このタイプの手術の目的は、正常に機能する陰茎を形成することで、これにより、立って用を足せるようになり、性感を維持できます。このためには、通常、複数回、手術を行わなければなりません。

MtFの手術

MtFの手術には、以下のようなものがあります。

・精巣摘除術(精巣の除去)
・陰茎切断(陰茎の除去)
・膣形成術(膣の形成)
・陰門形成術(陰門の形成)
・陰核形成術(感覚を持つ陰核の形成)
・乳房の移植
・顔の女性化手術(顔を女性らしくする手術)

膣は、通常、陰茎の皮膚から形成され、陰嚢(陰茎を支える袋)の組織は、陰唇の形成に用いられます。尿道(尿の管)は短くされ、別の場所に移植されます。ホルモン療法によって、陰茎と陰嚢が顕著に小さくなった場合、膣形成術の際に、腸の一部が用いられることがあります。

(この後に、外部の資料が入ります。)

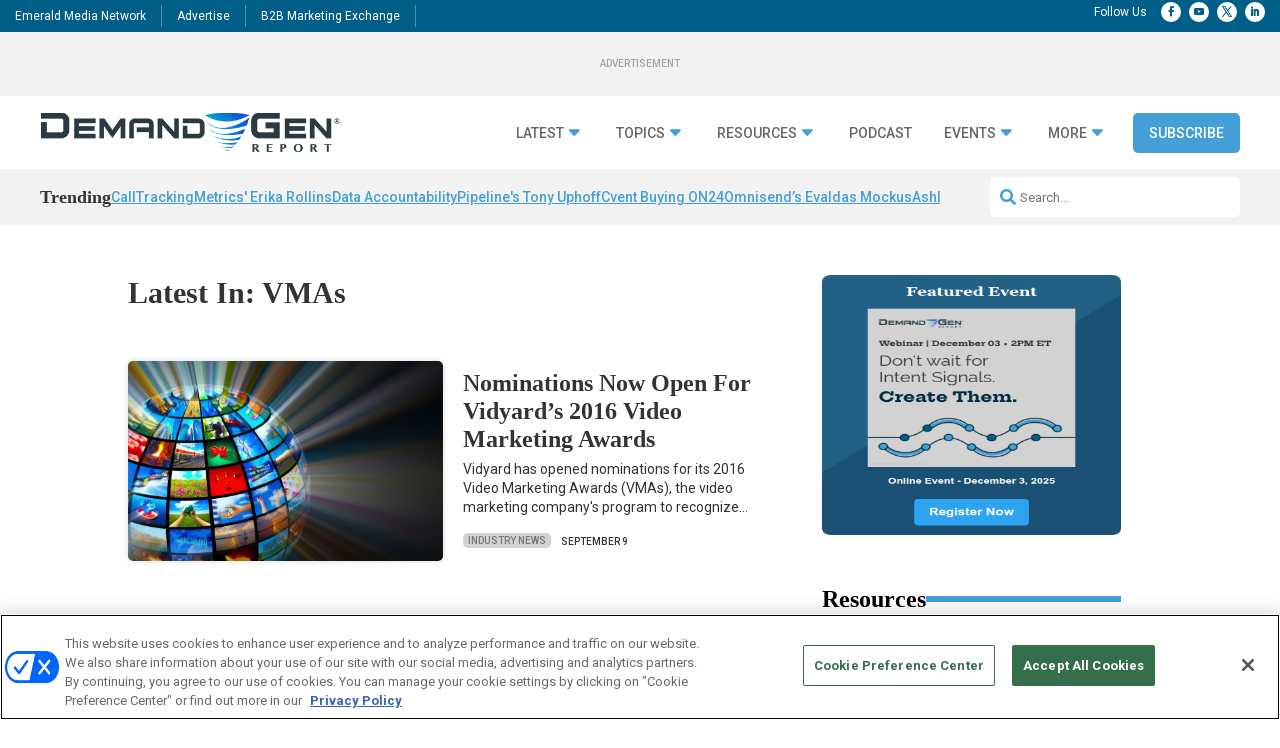

--- FILE ---
content_type: text/html; charset=utf-8
request_url: https://www.google.com/recaptcha/api2/aframe
body_size: 257
content:
<!DOCTYPE HTML><html><head><meta http-equiv="content-type" content="text/html; charset=UTF-8"></head><body><script nonce="4LTbgbgL_aqg0ZDmpE2hQA">/** Anti-fraud and anti-abuse applications only. See google.com/recaptcha */ try{var clients={'sodar':'https://pagead2.googlesyndication.com/pagead/sodar?'};window.addEventListener("message",function(a){try{if(a.source===window.parent){var b=JSON.parse(a.data);var c=clients[b['id']];if(c){var d=document.createElement('img');d.src=c+b['params']+'&rc='+(localStorage.getItem("rc::a")?sessionStorage.getItem("rc::b"):"");window.document.body.appendChild(d);sessionStorage.setItem("rc::e",parseInt(sessionStorage.getItem("rc::e")||0)+1);localStorage.setItem("rc::h",'1768818803317');}}}catch(b){}});window.parent.postMessage("_grecaptcha_ready", "*");}catch(b){}</script></body></html>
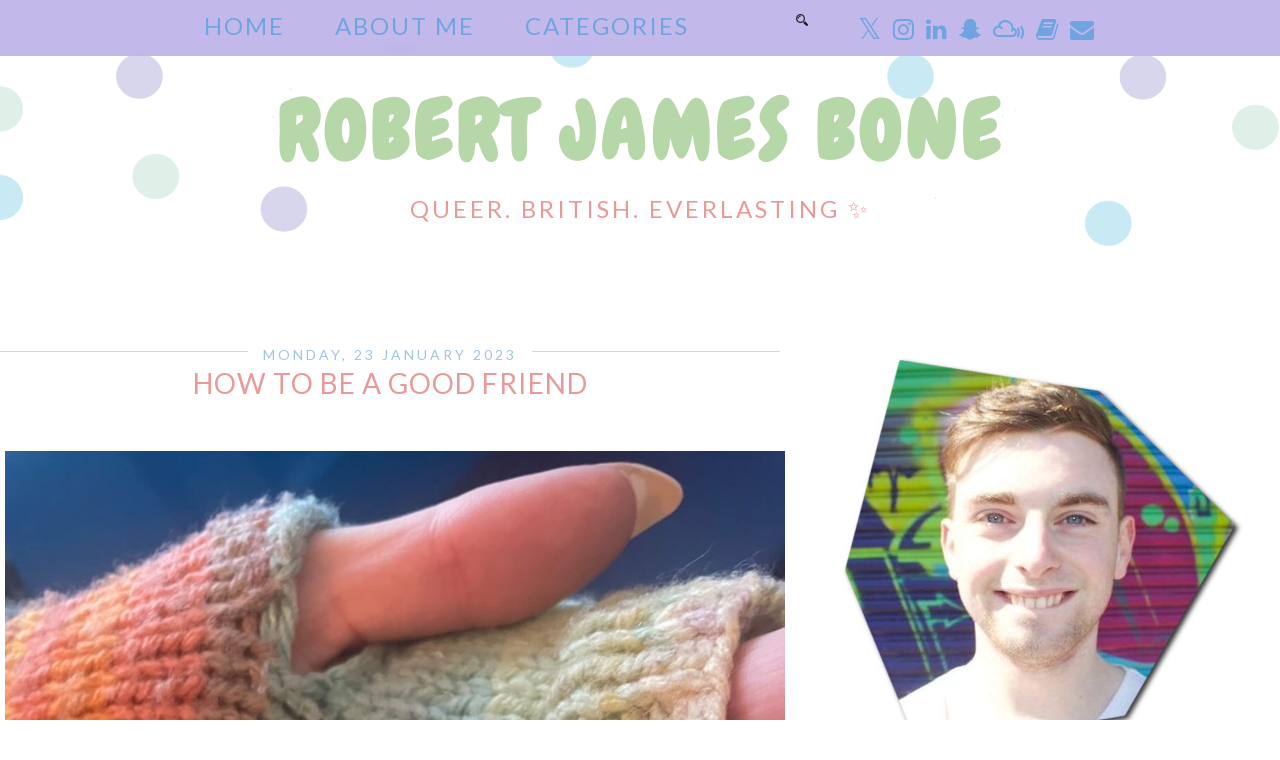

--- FILE ---
content_type: text/html; charset=UTF-8
request_url: http://www.robertjamesbone.co.uk/b/stats?style=BLACK_TRANSPARENT&timeRange=ALL_TIME&token=APq4FmBNrMGu32NH5hrmtlEcwPNeS5JBczPPdTZOC9T2kMdpL2fr2QkakRk1840oKvgGCcapunLy0-5zFFPeEQTyGH9g7KfJZA
body_size: 265
content:
{"total":62784,"sparklineOptions":{"backgroundColor":{"fillOpacity":0.1,"fill":"#000000"},"series":[{"areaOpacity":0.3,"color":"#202020"}]},"sparklineData":[[0,47],[1,35],[2,40],[3,92],[4,54],[5,35],[6,63],[7,31],[8,40],[9,61],[10,51],[11,76],[12,54],[13,37],[14,33],[15,37],[16,55],[17,39],[18,32],[19,18],[20,67],[21,39],[22,24],[23,48],[24,23],[25,28],[26,43],[27,29],[28,26],[29,34]],"nextTickMs":600000}

--- FILE ---
content_type: text/plain
request_url: https://www.google-analytics.com/j/collect?v=1&_v=j102&a=84306801&t=pageview&_s=1&dl=http%3A%2F%2Fwww.robertjamesbone.co.uk%2F2022%2F01%2FFriendship.html&ul=en-us%40posix&dt=How%20To%20Be%20A%20Good%20Friend%20%7C%20Robert%20James%20Bone&sr=1280x720&vp=1280x720&_u=IEBAAEABAAAAACAAI~&jid=989683093&gjid=1904893084&cid=1076523594.1768592410&tid=UA-104396644-1&_gid=2106277449.1768592410&_r=1&_slc=1&z=2051176909
body_size: -452
content:
2,cG-RBL53646ZX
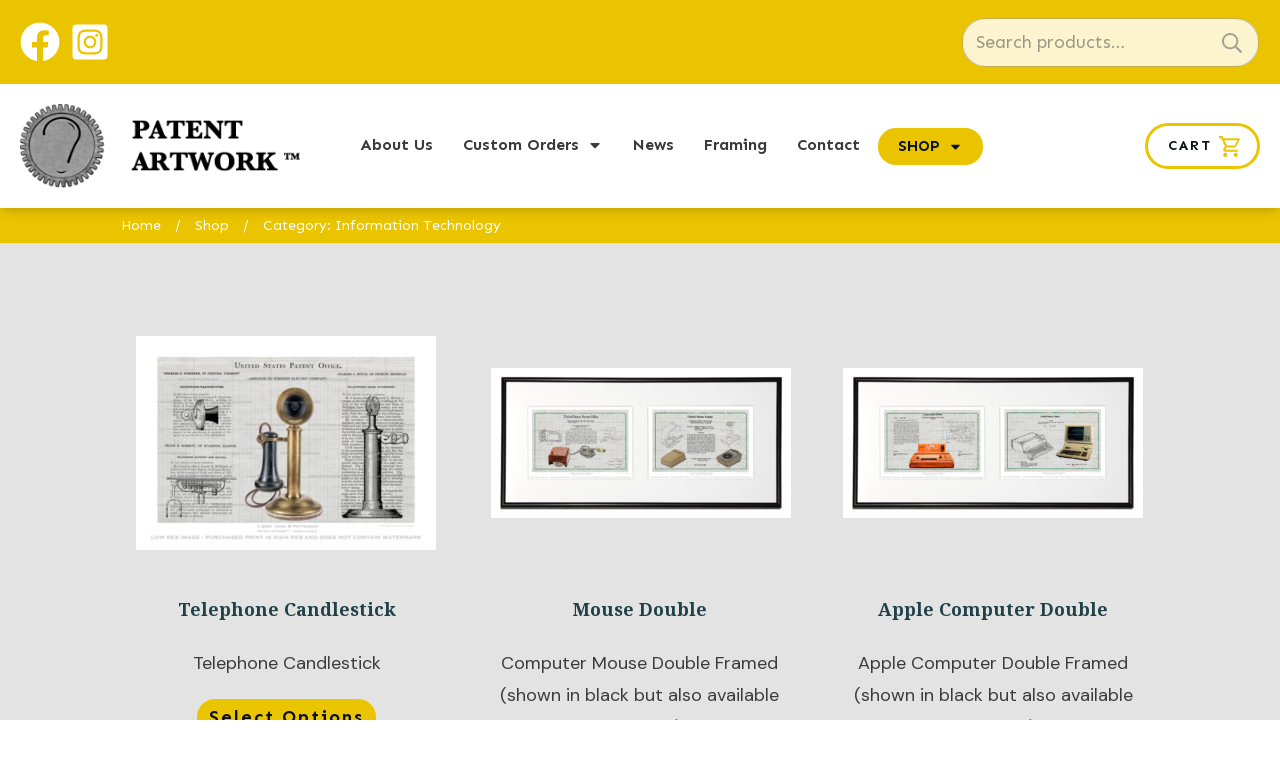

--- FILE ---
content_type: text/plain
request_url: https://www.google-analytics.com/j/collect?v=1&_v=j102&a=1749359003&t=pageview&_s=1&dl=https%3A%2F%2Fwww.patentartwork.com%2Fpatentart%2Fprofessions%2Finformation-technology%2F&ul=en-us%40posix&dt=Information%20Technology%20%E2%80%93%20Patent%20Artwork&sr=1280x720&vp=1280x720&_u=YEBAAEABAAAAACAAI~&jid=1663044157&gjid=317841971&cid=979362277.1768503843&tid=UA-217412099-1&_gid=533343518.1768503843&_r=1&_slc=1&gtm=45He61e0n81WZQW4Q5v857634023za200zd857634023&gcd=13l3l3l3l1l1&dma=0&tag_exp=103116026~103200004~104527907~104528500~104684208~104684211~105391252~115616985~115938465~115938468~117041588&z=375260587
body_size: -452
content:
2,cG-6PSTQB2P4Z

--- FILE ---
content_type: application/javascript
request_url: https://prism.app-us1.com/?a=649096205&u=https%3A%2F%2Fwww.patentartwork.com%2Fpatentart%2Fprofessions%2Finformation-technology%2F
body_size: 118
content:
window.visitorGlobalObject=window.visitorGlobalObject||window.prismGlobalObject;window.visitorGlobalObject.setVisitorId('ba0cb1a0-cb13-4023-97d0-42defd7b6148', '649096205');window.visitorGlobalObject.setWhitelistedServices('', '649096205');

このタイプの手術の目的は、許容範囲内の見た目で、性感を維持する、正常に機能する膣を形成することです。

MtFの中には、医療上の理由から、膣形成術を全て行うことができない人や、機能する膣を持ちたくない人もいるでしょう。そのような場合、美容の陰門形成術や、陰核形成術、もしくは、睾丸と陰茎の除去も選択肢にあります。